## [Task details]
Pictures in the listing below are skipped, while the lines from the "-浙江西子宾馆·牡丹厅" line through the "Rihanna - Lift Me Up (Nação Reggae Remix)" line are returned word for word.
[Start of section]
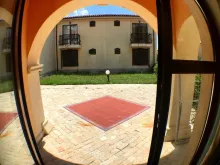 Miniaturka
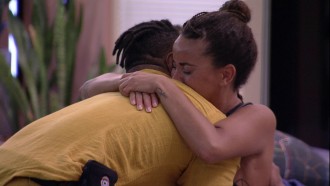 Vídeos do BBB 23 de sexta-feira, 24/3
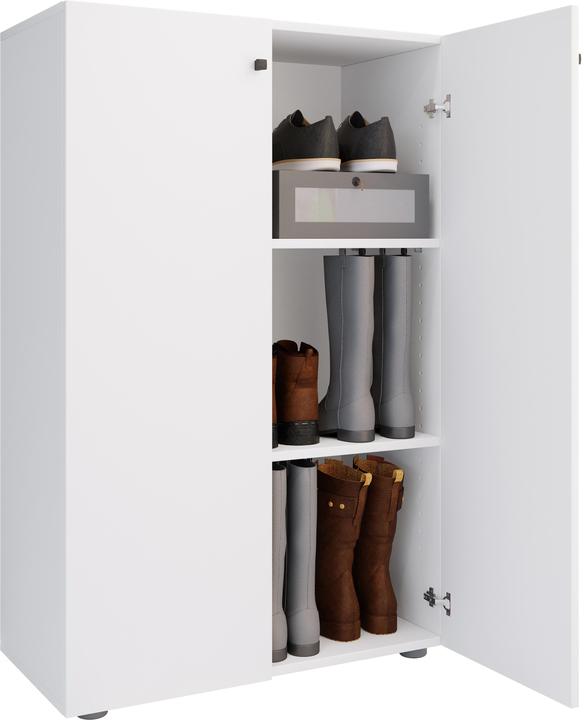 Produktbild VCM Lona (70 x 70 x 110 cm)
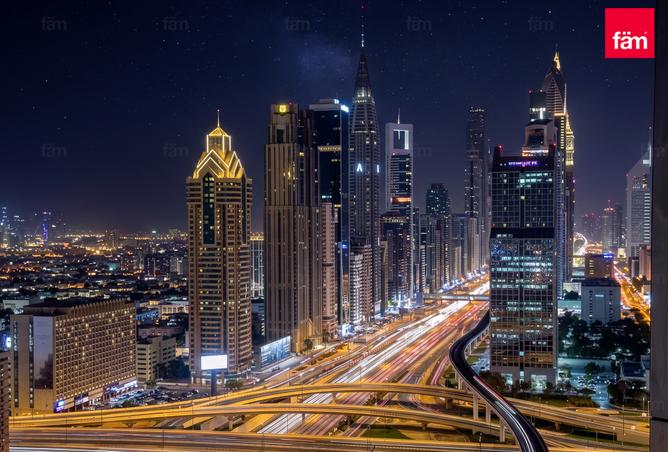 145067736 - Property Main Image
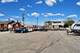 7509 W Madison Unit 2D, Forest Park, IL 60130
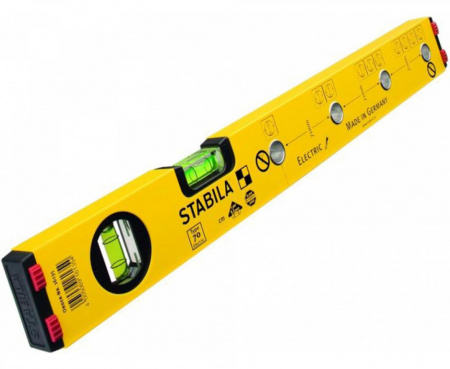 STABILA 70W (80 см)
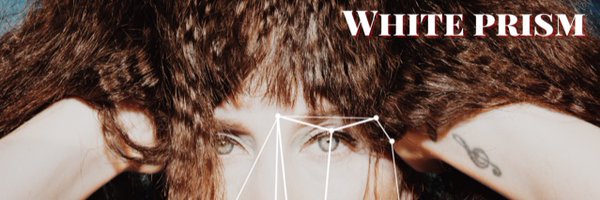 whiteprismmusic Profile Banner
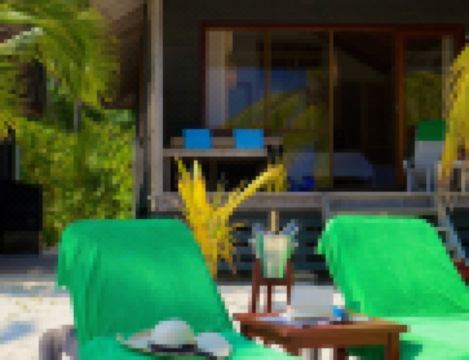 room overview picture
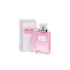 MISS DIOR ROSE N'ROSES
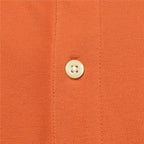 Giordano Men's 3D Lion Polo - Premium Polo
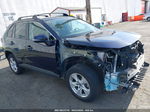 2019 Toyota Rav4 Xle Blue vin: 2T3P1RFV2KC028224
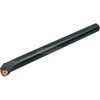 INDEXA S20S PWLNR 06 FURATKÉS IND1067324K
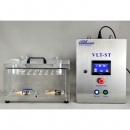 AT2E 진공리크테스터 Vacuum Leak Tester (Standard Model) VLT-ST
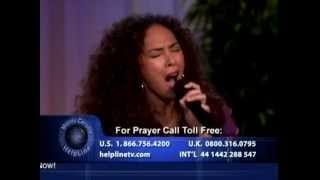 Joann-Rosario-Celebrated-Gospel-Singer-Ministers-on-Morris-Cerullo-Helpline-attachment
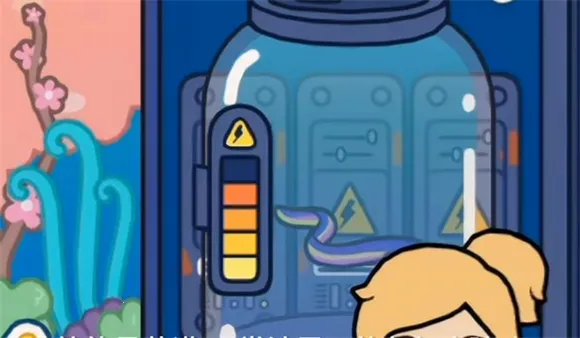 �п�����ȫ(�п�������Ϸ)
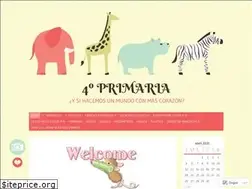 Sites similar to cienporcientercero.wordpress.com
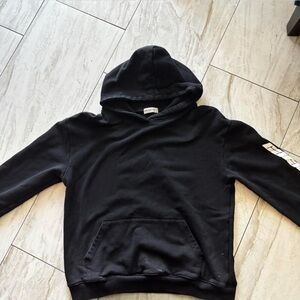 Yeezy season 4 calabazas hoodie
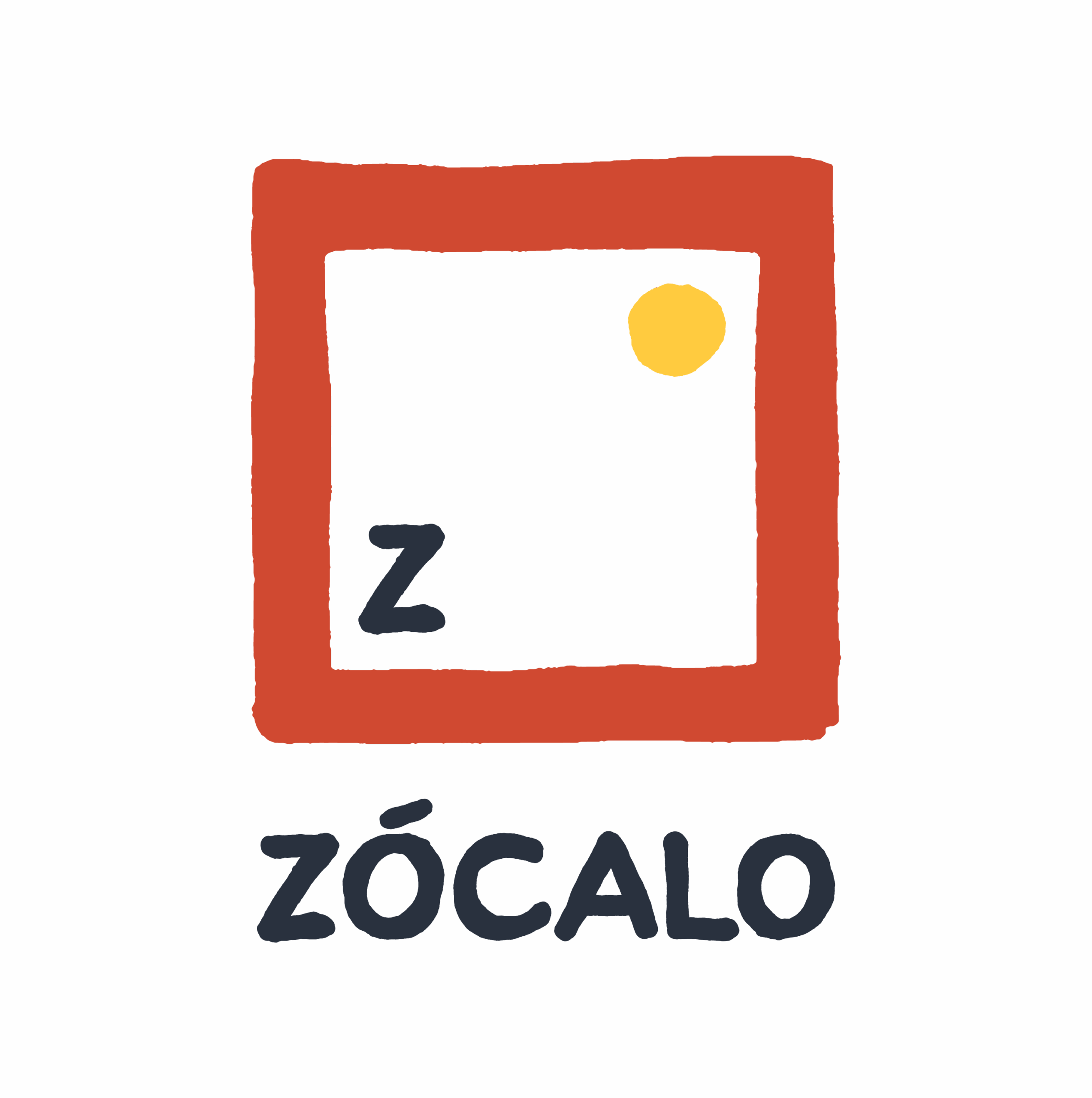 Zocolo Food Truck Park sponsors Streets of Hope in support of Day by Day Shelter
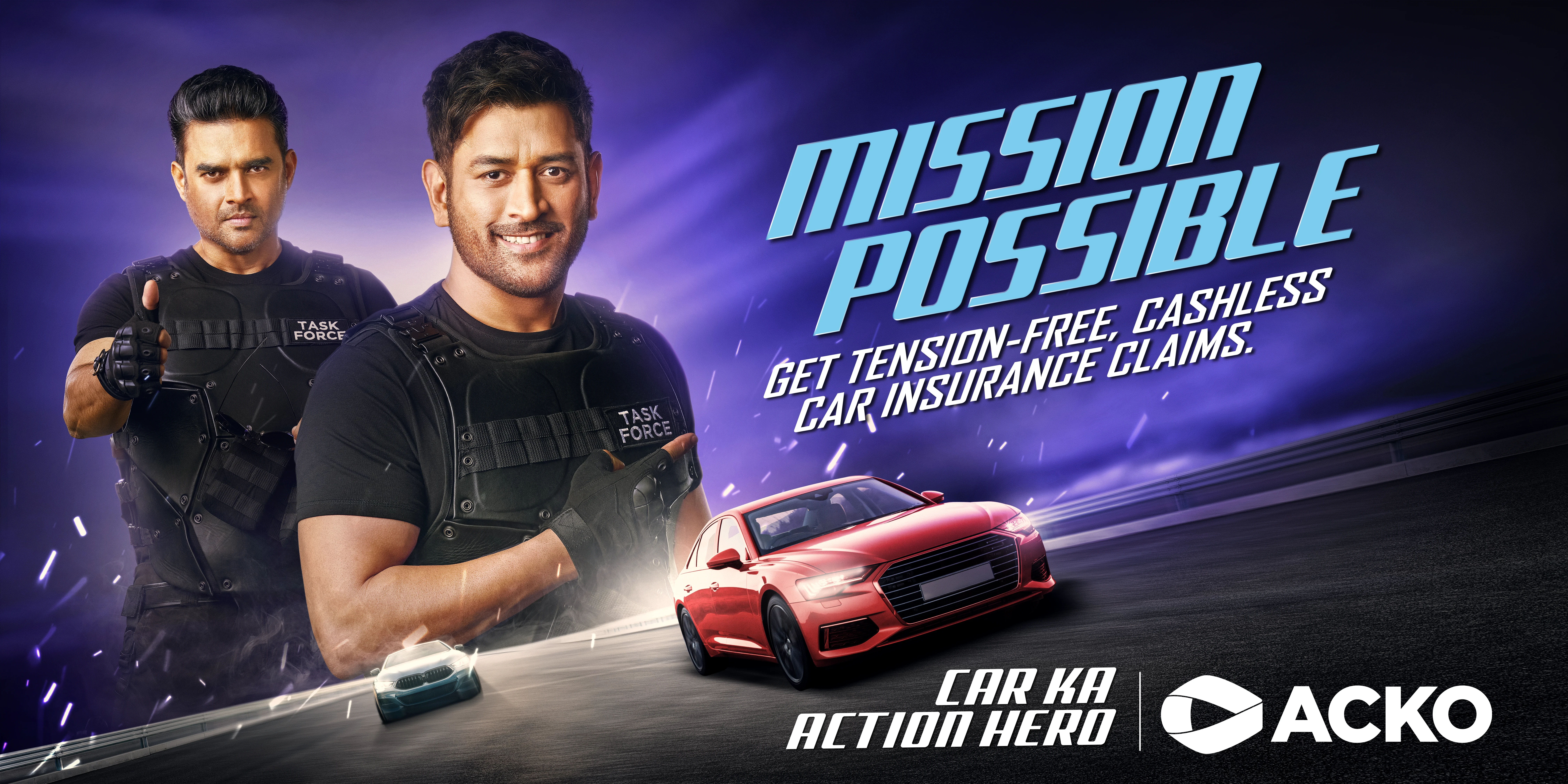 Acko Travel Insurance 1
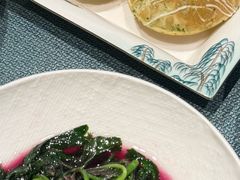 -浙江西子宾馆·牡丹厅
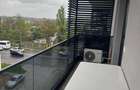 Apartament 2 camere, semidecomandat, centrala proprie, parcare, Straulesti - 7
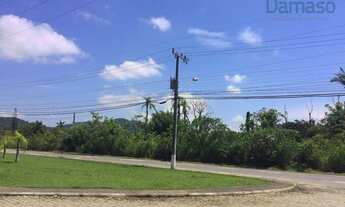 Imagem 4: Terreno Industrial à venda, Salseiros, Itajaí -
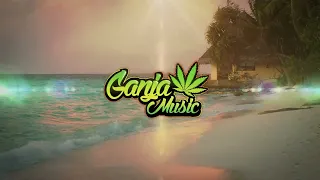Rihanna - Lift Me Up (Nação Reggae Remix)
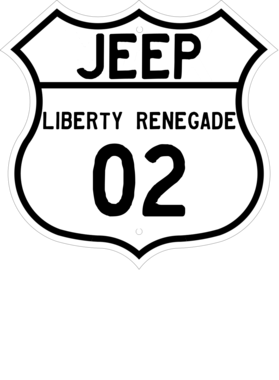 https://s3.us-west-1.wasabisys.com/ecart-content/cargeektees.com/overlays/137/865/1378657.png img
[End of section]
## [Solved exercise]
 -浙江西子宾馆·牡丹厅
 Apartament 2 camere, semidecomandat, centrala proprie, parcare, Straulesti - 7
 Imagem 4: Terreno Industrial à venda, Salseiros, Itajaí -
Rihanna - Lift Me Up (Nação Reggae Remix)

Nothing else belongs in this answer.